AFAIK Sumit is working with the OP-TEE implementation, which can be found on github: https://github.com/op-tee/optee_os
Thanks, I will take a look.
For documentation, refer to: https://optee.readthedocs.io/
The fundamental problem with these things is that there are infinite amount of ways how TEEs and ROTs can be done in terms of the hardware and software. I really doubt there are 2 implementations in existence that are even remotely compatible in real life.
I agree with you regarding implementation specific nature of TEE but having a standardized client interface does solves the problem.
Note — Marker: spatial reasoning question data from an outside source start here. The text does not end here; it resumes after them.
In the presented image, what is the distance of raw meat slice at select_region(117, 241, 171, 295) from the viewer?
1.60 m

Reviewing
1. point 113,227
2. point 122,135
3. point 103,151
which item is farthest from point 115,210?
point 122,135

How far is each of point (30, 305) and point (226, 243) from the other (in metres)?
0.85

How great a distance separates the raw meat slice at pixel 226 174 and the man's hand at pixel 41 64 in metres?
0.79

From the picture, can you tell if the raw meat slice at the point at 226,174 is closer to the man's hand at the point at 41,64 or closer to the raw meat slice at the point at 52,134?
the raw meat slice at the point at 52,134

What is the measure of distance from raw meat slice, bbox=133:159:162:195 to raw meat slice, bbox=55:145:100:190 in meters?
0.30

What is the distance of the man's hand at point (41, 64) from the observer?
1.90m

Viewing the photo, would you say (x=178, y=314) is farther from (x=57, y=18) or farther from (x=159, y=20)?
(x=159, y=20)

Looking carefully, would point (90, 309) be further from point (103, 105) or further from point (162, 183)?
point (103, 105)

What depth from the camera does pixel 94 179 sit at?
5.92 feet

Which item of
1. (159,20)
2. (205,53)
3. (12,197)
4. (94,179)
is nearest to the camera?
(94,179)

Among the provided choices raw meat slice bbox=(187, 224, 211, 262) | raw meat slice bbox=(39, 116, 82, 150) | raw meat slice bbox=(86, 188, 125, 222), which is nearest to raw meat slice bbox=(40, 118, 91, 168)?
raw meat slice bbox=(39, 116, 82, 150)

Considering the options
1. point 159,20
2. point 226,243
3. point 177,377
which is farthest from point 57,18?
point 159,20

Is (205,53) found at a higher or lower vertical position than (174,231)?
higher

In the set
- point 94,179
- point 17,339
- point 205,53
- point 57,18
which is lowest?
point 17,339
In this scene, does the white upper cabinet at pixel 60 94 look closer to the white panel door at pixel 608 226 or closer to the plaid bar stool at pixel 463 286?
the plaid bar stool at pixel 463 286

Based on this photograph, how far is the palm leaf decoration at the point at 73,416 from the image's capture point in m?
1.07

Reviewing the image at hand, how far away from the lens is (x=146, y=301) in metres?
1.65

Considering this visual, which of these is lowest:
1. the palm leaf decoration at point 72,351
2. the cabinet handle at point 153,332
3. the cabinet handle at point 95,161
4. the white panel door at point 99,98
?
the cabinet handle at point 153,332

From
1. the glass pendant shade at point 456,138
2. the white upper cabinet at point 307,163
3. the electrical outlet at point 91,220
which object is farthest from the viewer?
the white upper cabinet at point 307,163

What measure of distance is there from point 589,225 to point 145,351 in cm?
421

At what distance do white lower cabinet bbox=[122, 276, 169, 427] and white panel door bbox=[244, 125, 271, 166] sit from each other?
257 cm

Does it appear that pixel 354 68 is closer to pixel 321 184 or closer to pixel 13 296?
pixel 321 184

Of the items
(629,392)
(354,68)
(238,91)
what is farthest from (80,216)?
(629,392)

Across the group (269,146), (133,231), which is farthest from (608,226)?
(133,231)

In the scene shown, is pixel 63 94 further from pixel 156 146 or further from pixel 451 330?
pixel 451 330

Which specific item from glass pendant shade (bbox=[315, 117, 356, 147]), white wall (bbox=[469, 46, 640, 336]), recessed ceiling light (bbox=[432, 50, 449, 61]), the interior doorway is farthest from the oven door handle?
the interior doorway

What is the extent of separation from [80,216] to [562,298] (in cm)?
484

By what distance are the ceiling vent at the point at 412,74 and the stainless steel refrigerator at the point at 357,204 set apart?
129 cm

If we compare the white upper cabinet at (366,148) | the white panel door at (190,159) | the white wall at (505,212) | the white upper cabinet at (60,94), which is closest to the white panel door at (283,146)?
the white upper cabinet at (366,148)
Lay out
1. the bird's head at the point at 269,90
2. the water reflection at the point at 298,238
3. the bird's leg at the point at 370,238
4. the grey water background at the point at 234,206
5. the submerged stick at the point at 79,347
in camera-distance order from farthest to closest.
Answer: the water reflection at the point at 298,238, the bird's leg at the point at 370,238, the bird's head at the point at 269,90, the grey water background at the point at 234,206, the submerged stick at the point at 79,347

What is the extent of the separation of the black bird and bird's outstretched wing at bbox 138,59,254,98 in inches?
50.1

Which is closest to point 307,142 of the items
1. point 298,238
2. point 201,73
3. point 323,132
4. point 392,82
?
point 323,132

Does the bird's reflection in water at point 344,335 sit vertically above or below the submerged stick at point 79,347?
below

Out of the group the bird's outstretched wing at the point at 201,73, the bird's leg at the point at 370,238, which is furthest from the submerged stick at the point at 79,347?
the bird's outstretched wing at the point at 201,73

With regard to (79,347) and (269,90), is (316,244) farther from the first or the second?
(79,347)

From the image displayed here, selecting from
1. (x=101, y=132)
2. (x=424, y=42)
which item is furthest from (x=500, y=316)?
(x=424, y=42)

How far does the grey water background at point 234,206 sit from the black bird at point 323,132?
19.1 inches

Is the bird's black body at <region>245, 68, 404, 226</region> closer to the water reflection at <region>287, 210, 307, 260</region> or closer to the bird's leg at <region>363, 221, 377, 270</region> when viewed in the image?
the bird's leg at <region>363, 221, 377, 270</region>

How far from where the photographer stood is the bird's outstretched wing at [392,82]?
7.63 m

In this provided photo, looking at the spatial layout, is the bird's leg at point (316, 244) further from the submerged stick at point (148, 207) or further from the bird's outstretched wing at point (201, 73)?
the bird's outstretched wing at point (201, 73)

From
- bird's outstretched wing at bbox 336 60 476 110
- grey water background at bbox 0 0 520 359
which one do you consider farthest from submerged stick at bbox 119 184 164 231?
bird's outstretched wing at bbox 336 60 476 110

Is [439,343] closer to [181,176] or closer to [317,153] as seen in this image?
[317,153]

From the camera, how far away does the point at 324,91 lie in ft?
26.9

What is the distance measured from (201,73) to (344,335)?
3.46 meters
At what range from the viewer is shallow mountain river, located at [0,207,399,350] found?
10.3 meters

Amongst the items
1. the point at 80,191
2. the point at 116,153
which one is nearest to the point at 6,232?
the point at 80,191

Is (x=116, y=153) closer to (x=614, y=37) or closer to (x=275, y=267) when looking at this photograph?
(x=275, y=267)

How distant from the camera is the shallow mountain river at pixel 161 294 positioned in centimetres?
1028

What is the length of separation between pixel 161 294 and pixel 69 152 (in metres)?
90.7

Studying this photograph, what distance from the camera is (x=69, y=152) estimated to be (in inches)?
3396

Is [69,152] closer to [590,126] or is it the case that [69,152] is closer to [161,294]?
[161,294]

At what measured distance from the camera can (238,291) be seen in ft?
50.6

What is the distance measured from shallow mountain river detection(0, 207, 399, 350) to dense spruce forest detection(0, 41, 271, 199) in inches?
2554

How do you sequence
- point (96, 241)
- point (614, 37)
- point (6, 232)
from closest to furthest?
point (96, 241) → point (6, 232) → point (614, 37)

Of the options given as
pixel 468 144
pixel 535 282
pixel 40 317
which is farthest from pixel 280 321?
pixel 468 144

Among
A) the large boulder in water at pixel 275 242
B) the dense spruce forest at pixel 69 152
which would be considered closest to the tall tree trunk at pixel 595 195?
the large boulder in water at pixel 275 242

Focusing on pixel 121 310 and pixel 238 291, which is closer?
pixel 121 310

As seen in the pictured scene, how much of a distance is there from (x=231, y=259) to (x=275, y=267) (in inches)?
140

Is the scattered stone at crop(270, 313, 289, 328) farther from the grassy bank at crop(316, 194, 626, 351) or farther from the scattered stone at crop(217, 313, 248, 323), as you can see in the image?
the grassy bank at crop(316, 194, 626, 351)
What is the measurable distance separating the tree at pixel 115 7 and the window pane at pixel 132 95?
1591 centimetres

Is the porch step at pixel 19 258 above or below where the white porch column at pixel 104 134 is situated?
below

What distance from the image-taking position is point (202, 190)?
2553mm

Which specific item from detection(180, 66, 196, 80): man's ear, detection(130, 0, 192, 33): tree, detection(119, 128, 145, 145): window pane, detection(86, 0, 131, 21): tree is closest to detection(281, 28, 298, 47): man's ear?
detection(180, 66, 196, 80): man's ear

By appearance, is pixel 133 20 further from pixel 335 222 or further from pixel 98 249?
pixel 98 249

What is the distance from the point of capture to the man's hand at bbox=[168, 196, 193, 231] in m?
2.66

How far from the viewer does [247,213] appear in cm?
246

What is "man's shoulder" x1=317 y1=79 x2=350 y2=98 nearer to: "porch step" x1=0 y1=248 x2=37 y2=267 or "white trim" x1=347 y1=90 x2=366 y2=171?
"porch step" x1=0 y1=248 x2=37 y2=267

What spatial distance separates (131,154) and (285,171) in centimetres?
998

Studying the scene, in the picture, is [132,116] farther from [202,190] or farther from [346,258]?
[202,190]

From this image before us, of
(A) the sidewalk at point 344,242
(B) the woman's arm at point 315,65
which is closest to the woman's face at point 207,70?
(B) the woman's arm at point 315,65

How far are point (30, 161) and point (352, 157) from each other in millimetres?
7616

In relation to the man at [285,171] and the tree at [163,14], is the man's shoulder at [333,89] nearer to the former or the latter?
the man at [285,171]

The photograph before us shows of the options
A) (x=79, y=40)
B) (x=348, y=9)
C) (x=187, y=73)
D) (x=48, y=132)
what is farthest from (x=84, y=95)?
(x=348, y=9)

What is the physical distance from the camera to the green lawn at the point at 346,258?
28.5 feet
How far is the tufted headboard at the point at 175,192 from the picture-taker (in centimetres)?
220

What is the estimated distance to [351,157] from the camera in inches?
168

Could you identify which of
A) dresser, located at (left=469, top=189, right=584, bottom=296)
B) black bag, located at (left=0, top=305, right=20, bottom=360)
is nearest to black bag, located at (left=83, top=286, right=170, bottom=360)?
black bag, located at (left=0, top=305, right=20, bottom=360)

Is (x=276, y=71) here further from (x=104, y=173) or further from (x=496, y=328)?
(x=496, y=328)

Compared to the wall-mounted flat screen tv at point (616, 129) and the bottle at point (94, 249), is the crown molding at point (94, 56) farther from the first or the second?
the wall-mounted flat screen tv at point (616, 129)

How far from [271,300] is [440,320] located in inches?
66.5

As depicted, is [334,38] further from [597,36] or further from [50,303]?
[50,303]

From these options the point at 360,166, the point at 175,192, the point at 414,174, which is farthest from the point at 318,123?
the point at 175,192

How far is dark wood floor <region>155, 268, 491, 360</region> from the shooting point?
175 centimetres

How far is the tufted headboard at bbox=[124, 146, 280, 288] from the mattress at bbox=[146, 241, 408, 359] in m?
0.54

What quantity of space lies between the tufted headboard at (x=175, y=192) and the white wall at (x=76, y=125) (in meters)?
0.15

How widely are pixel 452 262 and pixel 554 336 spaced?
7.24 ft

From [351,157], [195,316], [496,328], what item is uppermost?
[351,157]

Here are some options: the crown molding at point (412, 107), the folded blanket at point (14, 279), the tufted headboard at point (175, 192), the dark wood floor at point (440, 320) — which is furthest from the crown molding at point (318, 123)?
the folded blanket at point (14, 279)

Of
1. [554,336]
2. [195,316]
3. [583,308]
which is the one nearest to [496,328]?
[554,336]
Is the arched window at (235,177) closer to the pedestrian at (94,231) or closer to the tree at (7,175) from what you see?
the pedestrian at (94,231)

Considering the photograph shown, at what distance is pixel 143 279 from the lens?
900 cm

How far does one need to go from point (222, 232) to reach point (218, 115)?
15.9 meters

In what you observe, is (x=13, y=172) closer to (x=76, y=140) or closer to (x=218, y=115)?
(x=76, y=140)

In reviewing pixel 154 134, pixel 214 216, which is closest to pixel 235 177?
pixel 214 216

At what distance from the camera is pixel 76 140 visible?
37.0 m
As such, all things TEE/ROT would logically really belong in the userland and thanks to the bpfilter folks now the umh logic really makes that possible ... I think. The key implementation I did was just an RFC on the concept, what if we start to move the stuff that really belongs in the userspace to this pseudo-userland. It's not kernel, but it's not commonly accessible userland either. The shared memory would also work without any modifications between the umh based TEE/ROT driver and the userland if needed.
Anyway, just my .02c. I guess having any new support in the kernel for new trust sources is good and improvement from the current state. I can certainly make my stuff work with your setup as well, what ever people think is the best.
Yes your implementation can very well fit under trusted keys abstraction framework without creating a new keytype: "ext-trusted".